The bond market has seen a boom in issuance announcements by giants such as With gas, 3R Petroleum, vibrate and Hypera, with operations of around R$ 1 billion. Although the fee Selic having gone from 2% in March to 5.25% in August, with expectations that it will reach 8% by the end of the year, the cost of funding for companies is still favorable.

Some companies have also started to access the foreign market in search of resources. September is traditionally the second best window of the year for funding abroad, with investors returning from the holiday period. moved and Suzano yesterday raised US$ 300 million and US$ 500 million, respectively.

With the prospects of a change in the trend of local and foreign interest rates, and political uncertainty threatening the fiscal and macro scenario, companies are seeking to anticipate operations that they would eventually do later. Experts believe that several other companies should access the foreign debt market by the end of the year, for an amount that could exceed $3 billion this month alone.

According to the director of fixed income and structured products at Itaú BBA, Felipe Wilberg, at current cost levels, companies look at their liabilities and begin to anticipate debt renegotiations and lengthen terms, considering the prospect of rates rising a little more. According to him, companies are returning to lengthening the average term of their debts.

The trend towards a sharper rise in interest rates was reinforced with the release of yesterday’s official inflation index (IPCA) for August. The data was above market expectations, at the highest level in 21 years, and led analysts to revise the Selic forecast upwards.

“In 2019, there was a huge volume of offers, and AAA (first-tier) companies raised the CDI plus 1% or 0.80%, over a period of five years. In 2020, this cost went to 3%, now we are talking about 1.40%”, said Wilberg.

O Director of Capital Markets and Infrastructure at Santander Brasil, Sandro Marcondes, states that some companies are also motivated by the resumption, since immunization causes greater economic activity. “In the third quarter there was no expansion of the GDP, but there is a resumption in progress and with the immunization, the expectation is that the uptakes will increase.”

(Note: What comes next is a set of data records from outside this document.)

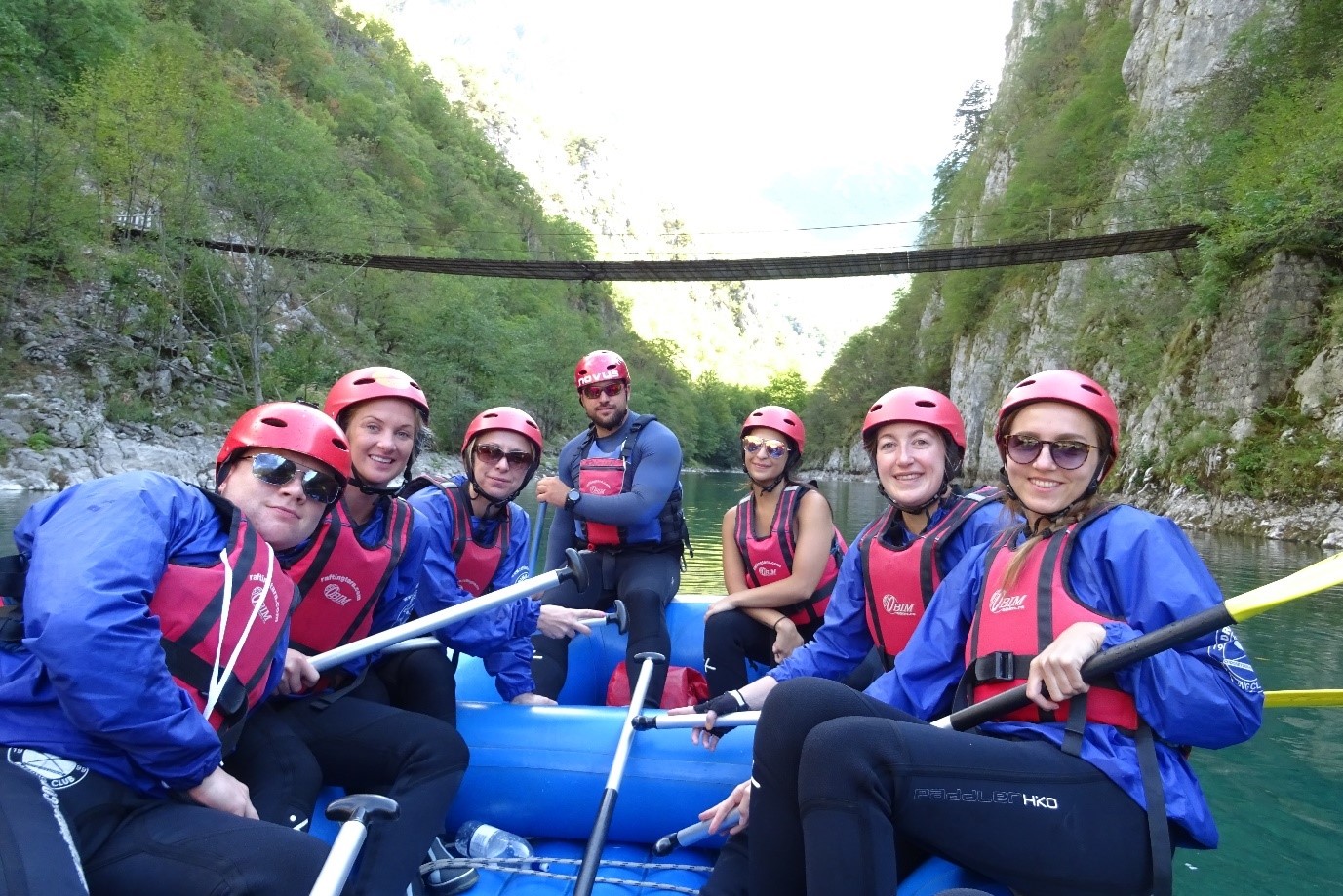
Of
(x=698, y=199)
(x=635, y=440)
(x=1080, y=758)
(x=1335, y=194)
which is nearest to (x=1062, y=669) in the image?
(x=1080, y=758)

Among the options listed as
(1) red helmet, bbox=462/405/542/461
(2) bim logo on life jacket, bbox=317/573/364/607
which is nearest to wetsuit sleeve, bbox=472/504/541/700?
(2) bim logo on life jacket, bbox=317/573/364/607

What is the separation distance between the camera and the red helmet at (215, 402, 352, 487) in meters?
2.04

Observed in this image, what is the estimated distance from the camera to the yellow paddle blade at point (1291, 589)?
1.51m

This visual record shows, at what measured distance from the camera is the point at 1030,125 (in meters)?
36.5

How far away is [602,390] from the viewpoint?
4.14 m

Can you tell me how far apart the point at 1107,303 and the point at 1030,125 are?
1846 cm


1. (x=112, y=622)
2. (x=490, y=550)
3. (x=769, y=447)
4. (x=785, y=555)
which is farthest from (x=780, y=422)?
(x=112, y=622)

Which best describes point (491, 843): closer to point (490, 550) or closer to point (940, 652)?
point (490, 550)

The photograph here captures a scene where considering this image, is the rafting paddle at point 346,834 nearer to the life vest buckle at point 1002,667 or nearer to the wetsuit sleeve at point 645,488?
the life vest buckle at point 1002,667

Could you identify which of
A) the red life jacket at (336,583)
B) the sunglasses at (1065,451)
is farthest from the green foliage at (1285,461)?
the red life jacket at (336,583)

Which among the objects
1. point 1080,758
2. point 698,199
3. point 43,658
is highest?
point 698,199

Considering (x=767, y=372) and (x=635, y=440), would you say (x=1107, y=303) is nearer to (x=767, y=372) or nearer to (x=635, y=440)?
(x=635, y=440)

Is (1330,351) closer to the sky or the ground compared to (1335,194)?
closer to the ground

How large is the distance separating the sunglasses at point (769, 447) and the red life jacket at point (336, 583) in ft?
5.58
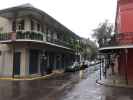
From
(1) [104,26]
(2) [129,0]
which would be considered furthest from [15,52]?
(1) [104,26]

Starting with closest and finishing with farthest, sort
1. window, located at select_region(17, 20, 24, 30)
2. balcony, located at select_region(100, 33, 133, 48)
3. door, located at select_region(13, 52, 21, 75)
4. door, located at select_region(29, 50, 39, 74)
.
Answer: balcony, located at select_region(100, 33, 133, 48)
door, located at select_region(13, 52, 21, 75)
door, located at select_region(29, 50, 39, 74)
window, located at select_region(17, 20, 24, 30)

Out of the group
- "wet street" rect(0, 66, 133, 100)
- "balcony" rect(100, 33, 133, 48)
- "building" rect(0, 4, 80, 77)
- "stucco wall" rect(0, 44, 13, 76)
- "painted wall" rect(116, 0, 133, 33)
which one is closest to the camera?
"wet street" rect(0, 66, 133, 100)

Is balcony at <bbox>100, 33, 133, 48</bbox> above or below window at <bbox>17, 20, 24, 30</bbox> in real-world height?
below

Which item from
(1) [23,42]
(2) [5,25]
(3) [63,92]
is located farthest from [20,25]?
(3) [63,92]

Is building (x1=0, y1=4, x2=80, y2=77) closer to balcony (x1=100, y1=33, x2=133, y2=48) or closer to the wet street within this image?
the wet street

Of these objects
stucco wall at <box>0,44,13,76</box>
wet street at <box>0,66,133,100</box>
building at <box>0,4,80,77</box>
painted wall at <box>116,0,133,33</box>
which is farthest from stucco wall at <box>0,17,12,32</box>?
painted wall at <box>116,0,133,33</box>

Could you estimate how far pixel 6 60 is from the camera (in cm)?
2972

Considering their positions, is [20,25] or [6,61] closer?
[20,25]

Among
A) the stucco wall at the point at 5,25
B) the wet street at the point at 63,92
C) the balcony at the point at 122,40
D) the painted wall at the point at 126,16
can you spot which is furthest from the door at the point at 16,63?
the painted wall at the point at 126,16

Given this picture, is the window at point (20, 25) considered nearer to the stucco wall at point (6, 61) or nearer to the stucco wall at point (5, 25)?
the stucco wall at point (5, 25)

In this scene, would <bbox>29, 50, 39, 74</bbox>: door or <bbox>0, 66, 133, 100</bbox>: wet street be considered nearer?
<bbox>0, 66, 133, 100</bbox>: wet street

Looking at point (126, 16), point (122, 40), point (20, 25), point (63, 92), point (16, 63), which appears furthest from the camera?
point (20, 25)

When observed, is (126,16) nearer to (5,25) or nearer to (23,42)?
(23,42)

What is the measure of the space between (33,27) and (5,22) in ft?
13.2
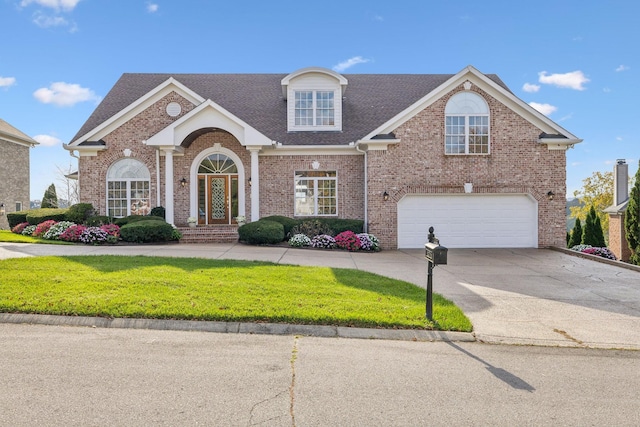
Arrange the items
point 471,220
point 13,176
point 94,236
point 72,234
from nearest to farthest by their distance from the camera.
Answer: point 94,236
point 72,234
point 471,220
point 13,176

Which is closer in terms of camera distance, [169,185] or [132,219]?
[132,219]

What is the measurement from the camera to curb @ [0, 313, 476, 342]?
18.5 ft

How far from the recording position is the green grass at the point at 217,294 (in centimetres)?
605

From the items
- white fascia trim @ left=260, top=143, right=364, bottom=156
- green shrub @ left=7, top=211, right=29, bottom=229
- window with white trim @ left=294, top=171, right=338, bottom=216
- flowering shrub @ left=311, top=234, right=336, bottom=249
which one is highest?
white fascia trim @ left=260, top=143, right=364, bottom=156

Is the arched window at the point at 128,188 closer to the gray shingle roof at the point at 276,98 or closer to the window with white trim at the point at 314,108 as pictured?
the gray shingle roof at the point at 276,98

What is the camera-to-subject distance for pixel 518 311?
7.02 metres

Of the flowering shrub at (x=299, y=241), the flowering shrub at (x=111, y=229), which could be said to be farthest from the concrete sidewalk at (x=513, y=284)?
the flowering shrub at (x=111, y=229)

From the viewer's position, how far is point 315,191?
693 inches

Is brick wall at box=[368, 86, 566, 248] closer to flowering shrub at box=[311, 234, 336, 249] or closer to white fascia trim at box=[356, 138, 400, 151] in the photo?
white fascia trim at box=[356, 138, 400, 151]

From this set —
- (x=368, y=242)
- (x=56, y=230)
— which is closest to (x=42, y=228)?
(x=56, y=230)

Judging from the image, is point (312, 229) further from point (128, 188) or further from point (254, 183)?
point (128, 188)

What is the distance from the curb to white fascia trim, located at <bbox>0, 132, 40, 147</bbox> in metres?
24.5

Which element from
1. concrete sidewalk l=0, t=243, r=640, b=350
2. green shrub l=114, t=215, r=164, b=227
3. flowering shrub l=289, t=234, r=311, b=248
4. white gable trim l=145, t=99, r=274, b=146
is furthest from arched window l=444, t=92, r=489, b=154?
green shrub l=114, t=215, r=164, b=227

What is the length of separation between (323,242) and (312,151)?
4.42 m
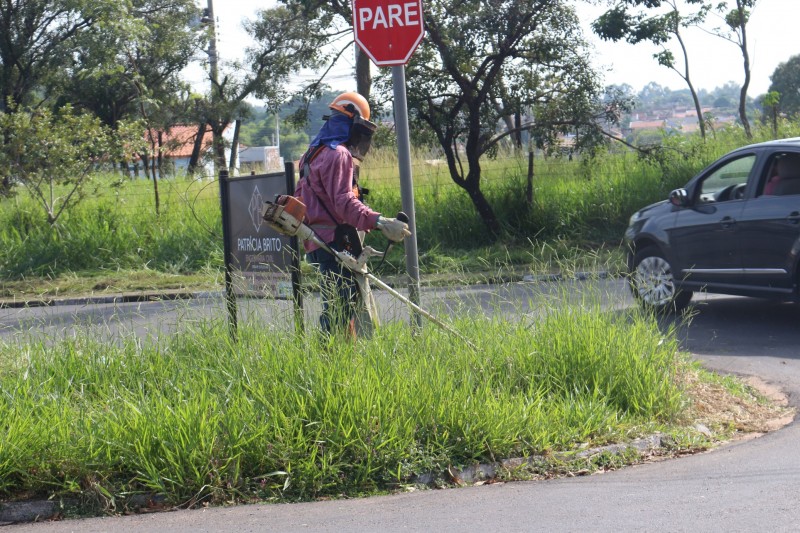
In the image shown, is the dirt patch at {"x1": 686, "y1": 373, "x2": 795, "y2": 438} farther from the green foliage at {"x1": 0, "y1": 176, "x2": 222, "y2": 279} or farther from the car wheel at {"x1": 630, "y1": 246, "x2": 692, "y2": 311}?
the green foliage at {"x1": 0, "y1": 176, "x2": 222, "y2": 279}

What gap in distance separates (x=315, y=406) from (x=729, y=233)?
A: 5.80m

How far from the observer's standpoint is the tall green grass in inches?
202

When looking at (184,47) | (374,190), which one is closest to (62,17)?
(184,47)

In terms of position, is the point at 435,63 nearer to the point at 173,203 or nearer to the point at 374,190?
the point at 374,190

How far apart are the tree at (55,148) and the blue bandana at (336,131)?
10.7 m

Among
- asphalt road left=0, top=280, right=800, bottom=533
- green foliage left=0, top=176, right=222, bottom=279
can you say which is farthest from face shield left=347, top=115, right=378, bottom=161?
green foliage left=0, top=176, right=222, bottom=279

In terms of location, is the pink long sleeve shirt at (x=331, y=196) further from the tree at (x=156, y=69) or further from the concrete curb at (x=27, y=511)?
the tree at (x=156, y=69)

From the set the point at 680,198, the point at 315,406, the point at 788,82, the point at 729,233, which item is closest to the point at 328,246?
the point at 315,406

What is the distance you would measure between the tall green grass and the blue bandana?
1.40 metres

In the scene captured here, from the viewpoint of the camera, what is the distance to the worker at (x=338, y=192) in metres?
6.76

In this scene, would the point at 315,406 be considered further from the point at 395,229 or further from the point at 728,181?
the point at 728,181

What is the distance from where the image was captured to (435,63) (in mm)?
16203

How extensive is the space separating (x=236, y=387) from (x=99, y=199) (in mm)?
13132

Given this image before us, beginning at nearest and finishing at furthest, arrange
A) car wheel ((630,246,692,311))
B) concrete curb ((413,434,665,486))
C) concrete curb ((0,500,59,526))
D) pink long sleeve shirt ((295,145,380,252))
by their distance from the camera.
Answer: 1. concrete curb ((0,500,59,526))
2. concrete curb ((413,434,665,486))
3. pink long sleeve shirt ((295,145,380,252))
4. car wheel ((630,246,692,311))
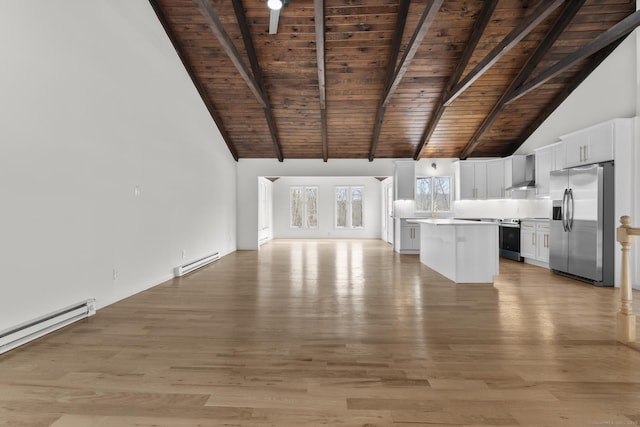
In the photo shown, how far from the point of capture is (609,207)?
475cm

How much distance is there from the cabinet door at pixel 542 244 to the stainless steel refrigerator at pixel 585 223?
553mm

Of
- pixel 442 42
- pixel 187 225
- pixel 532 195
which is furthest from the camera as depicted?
pixel 532 195

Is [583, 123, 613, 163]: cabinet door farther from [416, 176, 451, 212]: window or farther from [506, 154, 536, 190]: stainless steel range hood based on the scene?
[416, 176, 451, 212]: window

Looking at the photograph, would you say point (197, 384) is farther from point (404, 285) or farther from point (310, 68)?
point (310, 68)

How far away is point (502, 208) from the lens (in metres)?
8.17

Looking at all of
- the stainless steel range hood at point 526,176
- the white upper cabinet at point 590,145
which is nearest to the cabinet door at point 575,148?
the white upper cabinet at point 590,145

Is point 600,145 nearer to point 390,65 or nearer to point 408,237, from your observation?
point 390,65

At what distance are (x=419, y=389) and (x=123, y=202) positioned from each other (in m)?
3.88

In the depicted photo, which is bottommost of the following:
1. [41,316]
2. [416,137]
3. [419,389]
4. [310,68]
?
[419,389]

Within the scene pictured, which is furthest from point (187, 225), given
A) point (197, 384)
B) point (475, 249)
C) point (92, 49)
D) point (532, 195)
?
point (532, 195)

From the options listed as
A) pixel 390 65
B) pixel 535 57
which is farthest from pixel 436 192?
pixel 390 65

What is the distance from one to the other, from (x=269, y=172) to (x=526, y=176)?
246 inches

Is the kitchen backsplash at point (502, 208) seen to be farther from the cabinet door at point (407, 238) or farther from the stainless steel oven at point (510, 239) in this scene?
the cabinet door at point (407, 238)

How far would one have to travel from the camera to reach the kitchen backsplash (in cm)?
743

Marcondes notes that in fact companies anticipate funding that they could make next year, given the prospect of greater volatility with the elections. One of the factors driving the volume of operations, according to Wilberg, is the impact of inflation on costs. With greater operating expenses, companies are forced to raise more resources than they would have sought a few months ago.


Wilberg also mentions that banks continue to act to support the issuance of debentures, but not with the same tone as last year, when companies literally depended on institutions to issue these bonds.

In the specific case of Itaú BBA, Wilberg says that the bank has positioned itself to offer maturity options to issuing companies and investors. On the one hand, investment funds seek more returns and, on the other, companies also prefer to extend their debts.

According to him, the bank has been working with debt issues in series – with different maturities – and ends up with bonds that have low market demand. “It’s a good, fungible way to access more pockets,” says Wilberg.